Another defining feature of NT 4.0 was its support for a wide range of hardware, making it versatile across various machine configurations. It included compatibility with numerous devices and peripherals, which facilitated its adoption in diverse settings.

In addition to user interface enhancements and hardware compatibility, Windows NT 4.0 introduced powerful networking capabilities. The operating system supported TCP/IP natively, alongside NetBEUI and IPX/SPX protocols. This meant that it could seamlessly integrate into existing network environments, providing essential services for file and printer sharing, domain management, and remote access through features like Remote Access Service (RAS).

Security was another key focus area for Windows NT 4.0. Built around security principles, it employed a discretionary access control system, allowing administrators to define user permissions and manage access to resources effectively. This was particularly appealing to businesses that needed to enforce strict security policies.

Windows NT 4.0 also included improved support for backup and recovery, through the inclusion of the NT Backup utility.
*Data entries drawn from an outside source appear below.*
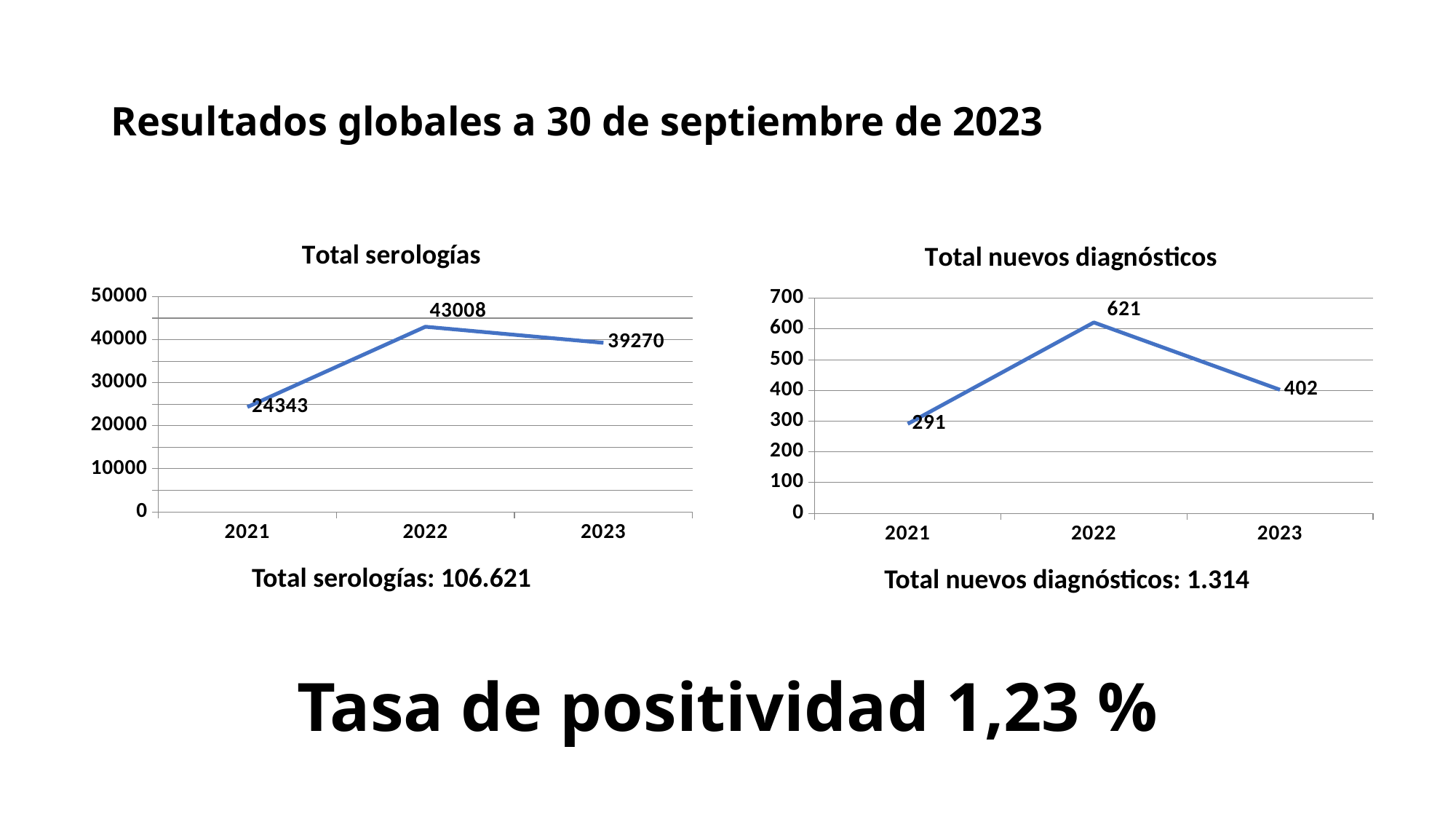
In the 'Total nuevos diagnósticos' chart, does the value rise or fall from 2022 to 2023? fall In the 'Total serologías' chart, what is the value for 2022? 43008 In the 'Total serologías' chart, is the value for 2023 greater or less than 40000? less In the 'Total serologías' chart, what is the value for 2021? 24343 How many years are plotted in the 'Total nuevos diagnósticos' chart? 3 In the 'Total serologías' chart, what is the difference between the 2022 and 2023 values? 3738 In the 'Total nuevos diagnósticos' chart, which is larger, the value for 2021 or the value for 2023? 2023 What kind of chart is the 'Total serologías' chart? line chart In the 'Total nuevos diagnósticos' chart, which year has the highest value? 2022 In the 'Total serologías' chart, which year has the lowest value? 2021 In the 'Total nuevos diagnósticos' chart, what is the value for 2023? 402 In the 'Total nuevos diagnósticos' chart, what is the difference between the 2022 and 2021 values? 330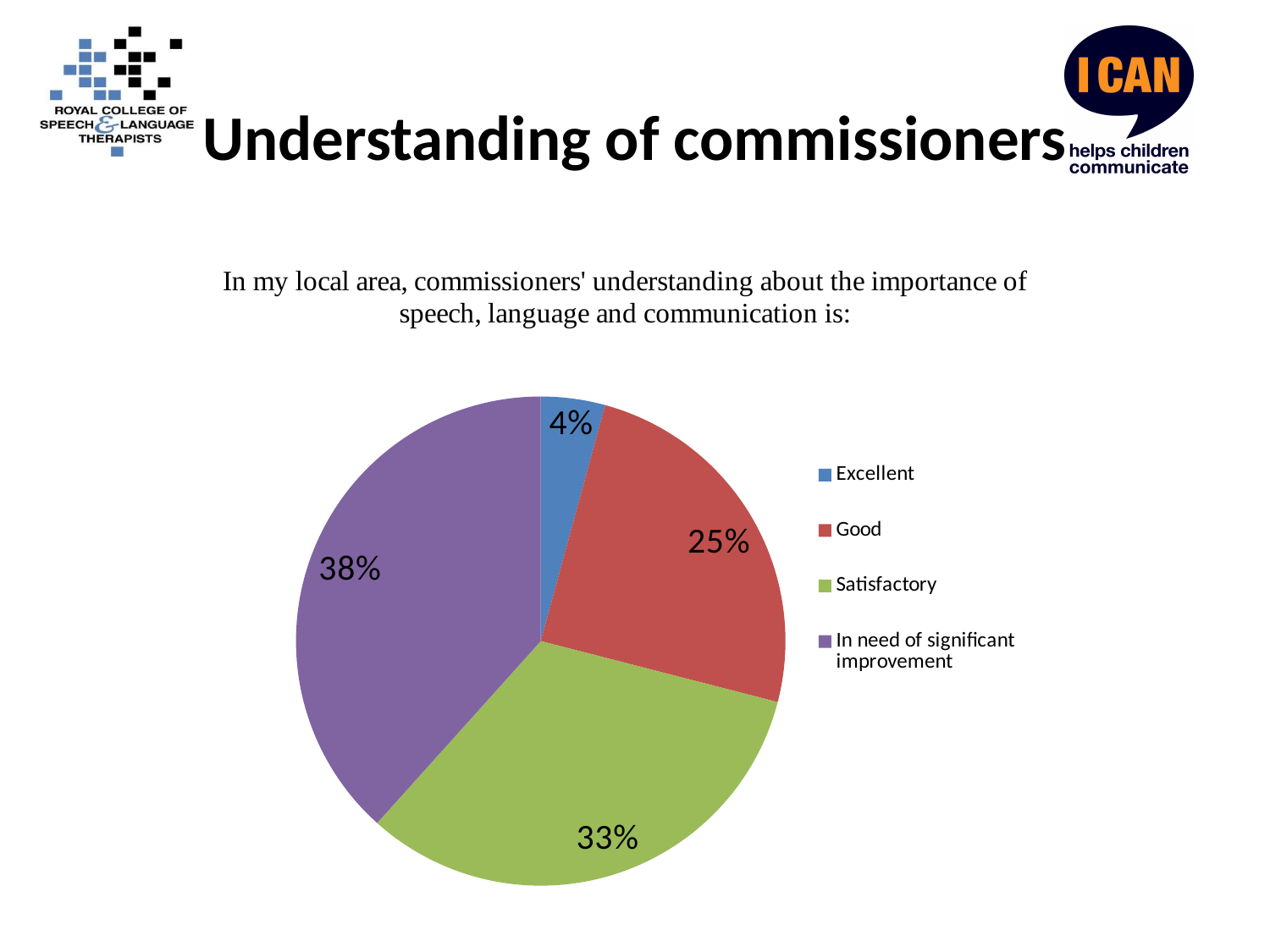
How many categories does the pie chart show? 4 What percentage of respondents rated commissioners' understanding as Good? 25% What percentage of respondents rated commissioners' understanding as Excellent? 4% What is the difference in percentage points between the Satisfactory and Good slices? 8 What is the combined percentage of the Excellent and Good slices? 29% What percentage of respondents rated commissioners' understanding as Satisfactory? 33% What percentage of respondents said commissioners' understanding is in need of significant improvement? 38% Which is larger, the Good slice or the Satisfactory slice? Satisfactory Which category has the largest share of the pie? In need of significant improvement What colour is the slice for In need of significant improvement? purple Which category has the smallest share of the pie? Excellent What type of chart is shown on the slide? pie chart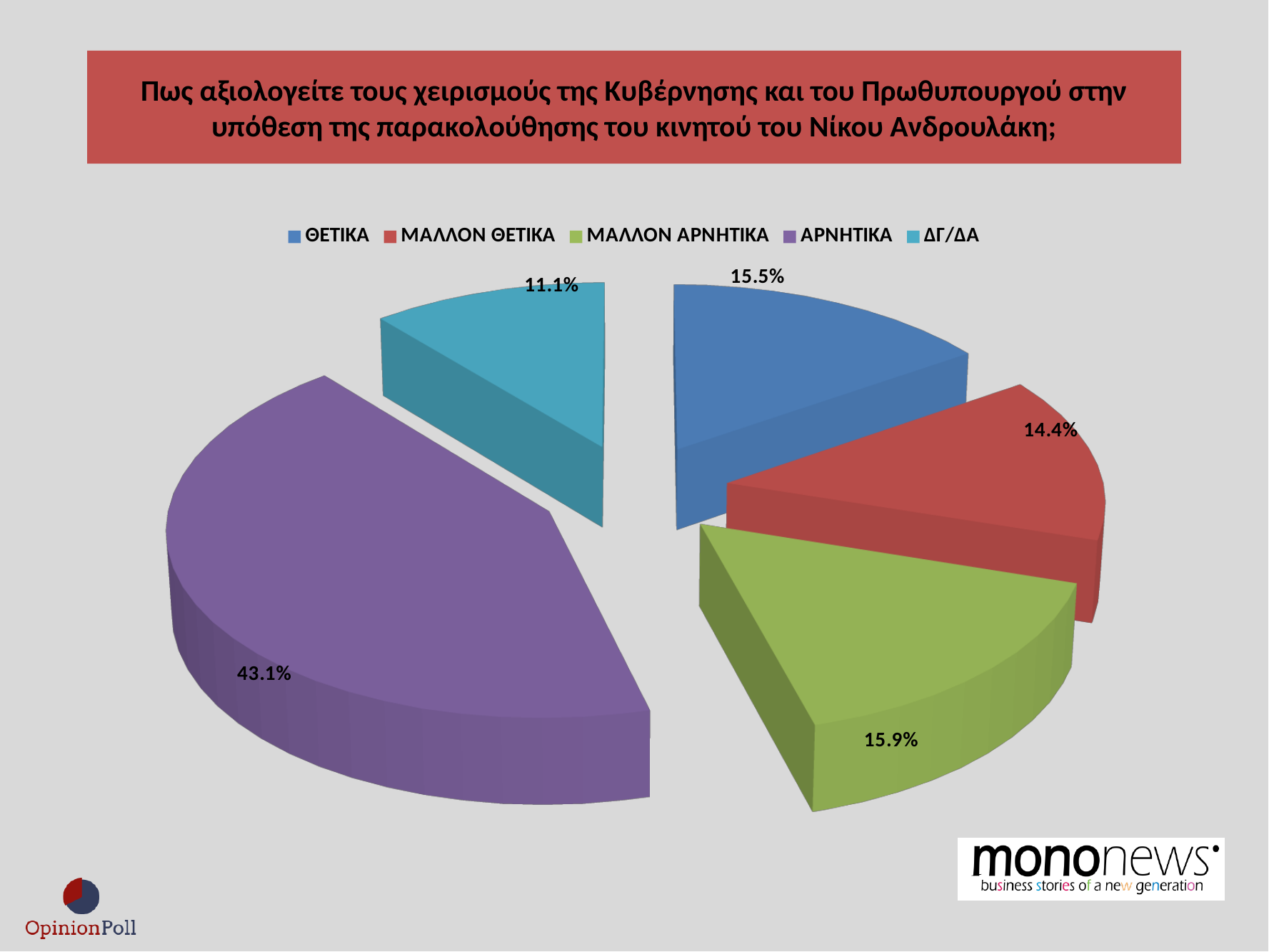
Which response category has the largest share of the pie? ΑΡΝΗΤΙΚΑ Which is larger, the share for ΘΕΤΙΚΑ or the share for ΜΑΛΛΟΝ ΘΕΤΙΚΑ? ΘΕΤΙΚΑ What percentage of respondents answered ΔΓ/ΔΑ? 11.1% What percentage of respondents answered ΑΡΝΗΤΙΚΑ? 43.1% What percentage of respondents answered ΘΕΤΙΚΑ? 15.5% What percentage of respondents answered ΜΑΛΛΟΝ ΑΡΝΗΤΙΚΑ? 15.9% What colour is the slice for ΑΡΝΗΤΙΚΑ? Purple What is the difference in percentage points between ΑΡΝΗΤΙΚΑ and ΜΑΛΛΟΝ ΑΡΝΗΤΙΚΑ? 27.2 How many slices does the pie chart have? 5 What is the combined share of ΘΕΤΙΚΑ and ΜΑΛΛΟΝ ΘΕΤΙΚΑ? 29.9% What kind of chart is shown on the slide? Pie chart Which response category has the smallest share of the pie? ΔΓ/ΔΑ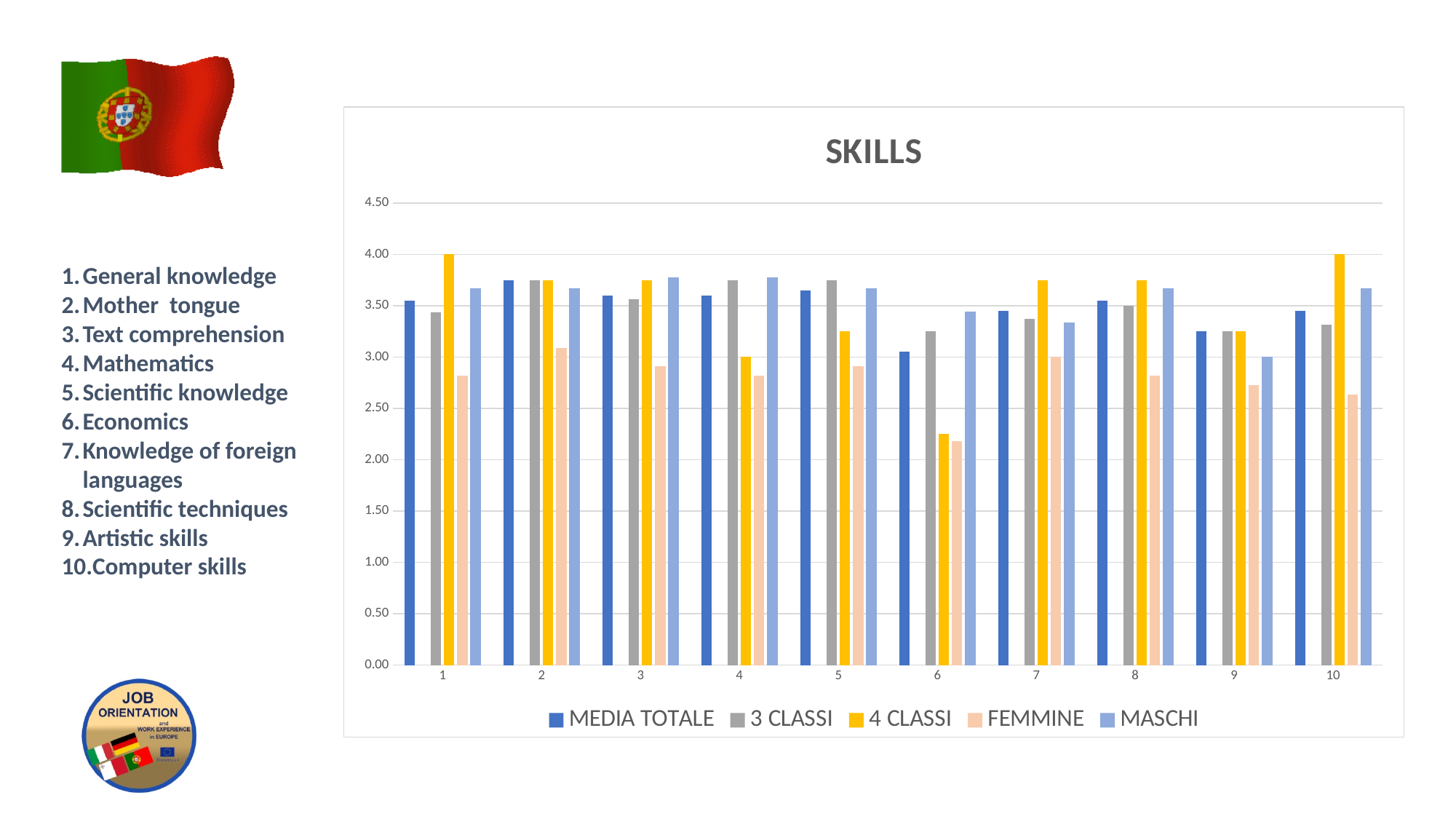
Which colour represents the 4 CLASSI series in the chart? yellow Is the 4 CLASSI value for category 6 greater or less than 2.50? less How many categories are plotted along the x axis of the SKILLS chart? 10 Is the FEMMINE value for category 10 greater or less than 3.00? less At category 1, which is larger: the 4 CLASSI value or the FEMMINE value? 4 CLASSI Is the MASCHI value for category 6 greater or less than 3.00? greater How many series does the legend of the SKILLS chart list? 5 At category 6, which is larger: the 4 CLASSI value or the MASCHI value? MASCHI What kind of chart is shown on the slide? bar chart What is the title of the chart? SKILLS For which category is the 4 CLASSI value lowest? 6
The operating system allowed for the creation of scheduled backups and simplified data recovery processes, enhancing data integrity and reliability.

As NT 4.0 entered its later years, it laid the groundwork for future Windows operating systems, influencing the design of later versions, particularly Windows 2000. It combined user-friendly features with enterprise-level robustness, ultimately shaping expectations for modern operating systems across various industries.